● SELECTED EXCERPT:
*****
Do you think he's aware that the option is even open for him to meet me halfway this week? or, like his friend says he's respecting my wishes to 'do a separation' this week?

He is not sullen, or angry. He's polite, fairly happy, having fun with the kids. Still calls me honey and dear, but makes sure not to touch me.


----------



## recent_cloud (Apr 18, 2009)

i've also seen him do the routine with an arrow. i liked the vice better, though.

i loved stave martin in 'the jerk'. i'll never forget the scene where his father is shown holding some dog sh*t in one hand and a can of sninola shoe polish in the other, and steve martin voices over something like, 'and my father taught me all about life'.

let me come at you this way: denial ain't just a river in egypt. (rimshot please)

and recent_cloud has left the building.


----------



## snix11 (Sep 25, 2008)

lol... ok i got ya the first time...

but damnit, we WERE in love once, so we CAN be again. Or at least i'm gonna try. Everything. Till Feb. 

If he's not trying by then, I QUIT. lol

My dance card is now full, i have plenty of would be suitors (some from years ago) but damnit, when this guy is ON, he's the best. 

I'm not giving up YET.


----------



## snix11 (Sep 25, 2008)

I think I may have found a trend. Plus something that hubby says now makes a bit of sense, where it didn't before.

1. We agree to do certain things - sex, talking, helping me with chores, doing me a favor -- whatever.

2. Hubby does some, then slacks off

3. I get upset but don't say anything about it, but resentment builds

4. I wait for a good time to talk to him about it.

5. Meantime, he is oblivious, thinking everything is fine (he's happy albeit lazy in the relationship and is just doseying along not realizing or caring he's not keeping his promises or that they mean alot to me)

6. We have a better than average day, close, talking, etc. I decide maybe I can now breach the subject of his broken promises so he doesn't blow up.

7. We are close and cuddling, having a great day - i say can we talk. he says sure.

8. So I gently (to me) try to bring things up that i would like to change (keeping our promises, more UA time, sex, whatever), he gets mad, either at me or himself *(usually at himself)*

9. He feels attacked by the person he was ready to support and help

10. He feels that if we have a good day, it will turn bad because i'll tell him he's being 'bad or wrong'

11. So he says it's when we are getting along the best that he is most afraid to open up (she will attack me)
*****
● COMPLETE THE FOLLOWING:
a. Could you copy everything in the marriage forum thread from "I think I may" down to "doesn't blow up.", word for word?
b. Can you carry on the marriage forum thread from the point where it stops?

● EXTRACTED RECORDS:
*****
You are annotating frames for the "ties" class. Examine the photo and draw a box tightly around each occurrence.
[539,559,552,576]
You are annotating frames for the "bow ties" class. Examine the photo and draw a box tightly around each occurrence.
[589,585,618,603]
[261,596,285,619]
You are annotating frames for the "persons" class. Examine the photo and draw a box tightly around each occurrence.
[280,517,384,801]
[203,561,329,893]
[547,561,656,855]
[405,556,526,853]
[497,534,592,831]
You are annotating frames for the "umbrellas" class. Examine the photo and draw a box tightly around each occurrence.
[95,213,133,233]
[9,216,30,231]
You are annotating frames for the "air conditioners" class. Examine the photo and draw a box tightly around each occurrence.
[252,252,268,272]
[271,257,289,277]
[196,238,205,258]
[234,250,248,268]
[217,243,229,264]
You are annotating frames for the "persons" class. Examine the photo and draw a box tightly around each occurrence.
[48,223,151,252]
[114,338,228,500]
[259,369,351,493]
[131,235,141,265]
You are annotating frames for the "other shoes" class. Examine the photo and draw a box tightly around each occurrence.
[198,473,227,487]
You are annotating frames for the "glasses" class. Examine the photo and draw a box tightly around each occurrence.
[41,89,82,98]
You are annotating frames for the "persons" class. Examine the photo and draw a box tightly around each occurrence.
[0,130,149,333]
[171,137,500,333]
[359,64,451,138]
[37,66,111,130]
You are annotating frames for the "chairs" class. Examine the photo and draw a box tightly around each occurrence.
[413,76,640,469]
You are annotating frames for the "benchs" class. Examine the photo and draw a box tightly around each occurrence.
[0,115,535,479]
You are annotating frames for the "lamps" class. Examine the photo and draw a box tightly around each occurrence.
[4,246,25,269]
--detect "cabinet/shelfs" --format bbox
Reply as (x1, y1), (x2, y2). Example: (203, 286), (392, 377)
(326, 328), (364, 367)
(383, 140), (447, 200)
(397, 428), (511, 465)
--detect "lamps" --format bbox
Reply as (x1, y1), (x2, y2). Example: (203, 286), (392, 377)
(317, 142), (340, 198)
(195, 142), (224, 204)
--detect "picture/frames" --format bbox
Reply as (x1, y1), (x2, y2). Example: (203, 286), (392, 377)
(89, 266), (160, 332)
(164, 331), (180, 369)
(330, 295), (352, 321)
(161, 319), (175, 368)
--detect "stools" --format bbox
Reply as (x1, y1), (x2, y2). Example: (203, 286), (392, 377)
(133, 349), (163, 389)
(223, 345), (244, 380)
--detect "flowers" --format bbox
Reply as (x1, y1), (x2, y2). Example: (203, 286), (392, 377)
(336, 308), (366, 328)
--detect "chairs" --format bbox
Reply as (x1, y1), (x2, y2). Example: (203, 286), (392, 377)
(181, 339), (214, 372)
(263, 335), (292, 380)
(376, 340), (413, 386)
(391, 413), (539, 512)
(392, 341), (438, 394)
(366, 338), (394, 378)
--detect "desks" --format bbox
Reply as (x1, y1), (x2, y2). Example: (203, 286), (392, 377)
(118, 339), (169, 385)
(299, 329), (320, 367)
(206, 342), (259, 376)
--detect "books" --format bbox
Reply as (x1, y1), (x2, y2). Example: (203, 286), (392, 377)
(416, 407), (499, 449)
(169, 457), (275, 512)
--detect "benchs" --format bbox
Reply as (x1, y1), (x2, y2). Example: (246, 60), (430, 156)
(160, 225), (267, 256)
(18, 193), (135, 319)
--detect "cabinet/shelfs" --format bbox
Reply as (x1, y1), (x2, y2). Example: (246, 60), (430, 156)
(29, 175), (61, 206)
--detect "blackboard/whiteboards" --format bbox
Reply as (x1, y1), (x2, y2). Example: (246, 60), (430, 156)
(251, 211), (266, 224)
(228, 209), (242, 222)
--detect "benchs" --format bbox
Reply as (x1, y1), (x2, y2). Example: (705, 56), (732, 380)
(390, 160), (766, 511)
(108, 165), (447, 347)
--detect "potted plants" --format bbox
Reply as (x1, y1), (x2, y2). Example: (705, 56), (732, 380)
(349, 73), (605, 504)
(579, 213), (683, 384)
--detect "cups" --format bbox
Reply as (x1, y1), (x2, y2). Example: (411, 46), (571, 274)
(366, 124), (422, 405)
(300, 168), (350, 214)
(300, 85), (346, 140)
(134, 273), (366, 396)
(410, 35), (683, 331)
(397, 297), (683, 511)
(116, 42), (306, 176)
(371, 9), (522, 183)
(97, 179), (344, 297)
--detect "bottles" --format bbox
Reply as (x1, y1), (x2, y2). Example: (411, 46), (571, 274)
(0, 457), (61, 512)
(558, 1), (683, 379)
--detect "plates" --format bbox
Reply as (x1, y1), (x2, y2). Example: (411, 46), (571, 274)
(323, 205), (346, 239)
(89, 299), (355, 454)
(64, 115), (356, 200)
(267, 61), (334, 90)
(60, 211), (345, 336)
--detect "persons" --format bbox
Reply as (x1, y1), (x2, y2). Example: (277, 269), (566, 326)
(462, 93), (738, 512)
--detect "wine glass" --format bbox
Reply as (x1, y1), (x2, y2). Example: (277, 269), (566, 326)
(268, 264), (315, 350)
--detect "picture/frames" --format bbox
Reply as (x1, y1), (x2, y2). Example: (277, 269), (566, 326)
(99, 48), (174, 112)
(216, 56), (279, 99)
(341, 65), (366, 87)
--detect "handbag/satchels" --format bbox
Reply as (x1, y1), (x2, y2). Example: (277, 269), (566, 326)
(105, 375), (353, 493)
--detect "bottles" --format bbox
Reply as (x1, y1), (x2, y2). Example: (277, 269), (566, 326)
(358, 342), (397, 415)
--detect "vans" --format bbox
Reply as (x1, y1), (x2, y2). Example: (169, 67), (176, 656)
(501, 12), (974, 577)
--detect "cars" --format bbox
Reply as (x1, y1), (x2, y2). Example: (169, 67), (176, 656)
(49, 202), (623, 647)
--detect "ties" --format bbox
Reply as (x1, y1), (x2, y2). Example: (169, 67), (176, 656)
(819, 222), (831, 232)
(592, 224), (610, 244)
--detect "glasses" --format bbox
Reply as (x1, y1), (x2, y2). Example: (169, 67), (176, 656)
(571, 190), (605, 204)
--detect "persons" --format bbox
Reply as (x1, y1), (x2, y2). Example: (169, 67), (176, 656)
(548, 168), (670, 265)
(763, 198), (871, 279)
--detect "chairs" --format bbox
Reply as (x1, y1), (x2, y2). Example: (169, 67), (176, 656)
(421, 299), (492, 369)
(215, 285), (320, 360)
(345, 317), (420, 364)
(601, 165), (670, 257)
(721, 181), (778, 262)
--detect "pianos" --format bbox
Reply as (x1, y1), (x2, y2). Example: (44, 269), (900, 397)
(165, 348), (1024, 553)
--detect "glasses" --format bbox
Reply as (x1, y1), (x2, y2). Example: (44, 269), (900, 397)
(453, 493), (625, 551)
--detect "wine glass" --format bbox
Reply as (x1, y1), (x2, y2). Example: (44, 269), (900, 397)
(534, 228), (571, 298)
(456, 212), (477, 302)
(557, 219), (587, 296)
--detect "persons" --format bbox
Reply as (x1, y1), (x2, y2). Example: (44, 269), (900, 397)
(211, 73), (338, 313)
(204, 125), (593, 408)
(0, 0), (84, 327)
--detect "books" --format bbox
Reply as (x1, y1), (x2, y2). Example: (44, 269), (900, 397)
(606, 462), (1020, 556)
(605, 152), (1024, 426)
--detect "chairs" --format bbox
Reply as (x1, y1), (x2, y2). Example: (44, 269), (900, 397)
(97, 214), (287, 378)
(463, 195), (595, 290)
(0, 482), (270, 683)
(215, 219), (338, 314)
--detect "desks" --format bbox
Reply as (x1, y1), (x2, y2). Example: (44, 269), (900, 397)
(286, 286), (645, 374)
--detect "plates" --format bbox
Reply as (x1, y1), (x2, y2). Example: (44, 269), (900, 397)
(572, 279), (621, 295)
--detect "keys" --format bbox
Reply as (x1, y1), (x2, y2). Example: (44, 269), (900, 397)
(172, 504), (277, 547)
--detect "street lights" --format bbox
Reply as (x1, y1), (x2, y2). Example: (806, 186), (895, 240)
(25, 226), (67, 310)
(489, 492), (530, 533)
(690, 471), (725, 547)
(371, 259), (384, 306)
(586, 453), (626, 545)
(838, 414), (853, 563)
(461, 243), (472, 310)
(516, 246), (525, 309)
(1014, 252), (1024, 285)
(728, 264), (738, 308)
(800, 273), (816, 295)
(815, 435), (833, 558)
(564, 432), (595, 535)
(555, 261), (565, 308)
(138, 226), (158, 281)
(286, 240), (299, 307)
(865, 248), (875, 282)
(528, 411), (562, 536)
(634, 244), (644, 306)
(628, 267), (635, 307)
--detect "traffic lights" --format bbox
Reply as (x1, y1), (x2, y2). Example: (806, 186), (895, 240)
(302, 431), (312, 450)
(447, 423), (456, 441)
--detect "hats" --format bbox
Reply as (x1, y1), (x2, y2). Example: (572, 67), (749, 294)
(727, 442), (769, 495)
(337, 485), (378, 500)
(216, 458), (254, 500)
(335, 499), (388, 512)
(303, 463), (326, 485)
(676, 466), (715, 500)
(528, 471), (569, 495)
*****
● REPLIES:
a.
I think I may have found a trend. Plus something that hubby says now makes a bit of sense, where it didn't before.

1. We agree to do certain things - sex, talking, helping me with chores, doing me a favor -- whatever.

2. Hubby does some, then slacks off

3. I get upset but don't say anything about it, but resentment builds

4. I wait for a good time to talk to him about it.

5. Meantime, he is oblivious, thinking everything is fine (he's happy albeit lazy in the relationship and is just doseying along not realizing or caring he's not keeping his promises or that they mean alot to me)

6. We have a better than average day, close, talking, etc. I decide maybe I can now breach the subject of his broken promises so he doesn't blow up.

b.
-- OR --

1. He sees i'm upset, and thinking he's coming to my rescue from an outside source, asks me what is wrong.

2. I say, in different ways, you are what is making me unhappy.

3. He feels attacked by the person he was ready to support and help

4. He feels that if we have a good day, it will turn bad because i'll tell him he's being 'bad or wrong'

5. So he says it's when we are getting along the best that he is most afraid to open up (she will attack me)

So he wants to help, wants to rescue me, but DOESN'T want to be the CAUSE of my problems. Can't HANDLE it.

And, I've actually experimented on this - several times he's asked me what is wrong - I will LIE (ugh i hate doing that to him about my feelings) and make up some story about some outside thing that is upsetting me. He will take me in his arms, tell me it's going to be ok, all that stuff. I feel good because the affection, attention is what i needed in the first place, but bad because i'm not being open and honest about it.

I'm glad I kept all those excel sheets wink

Ok... if I've pinpointed the problem... what now?

I can't bring up anything negative (we've both admitted we are TERRIBLE at taking criticism)

Help?


----------



## dcrim (Oct 1, 2008)

Then lay it on brutally!!

If he gets mad, tell him that he's the one fu.king it all up!!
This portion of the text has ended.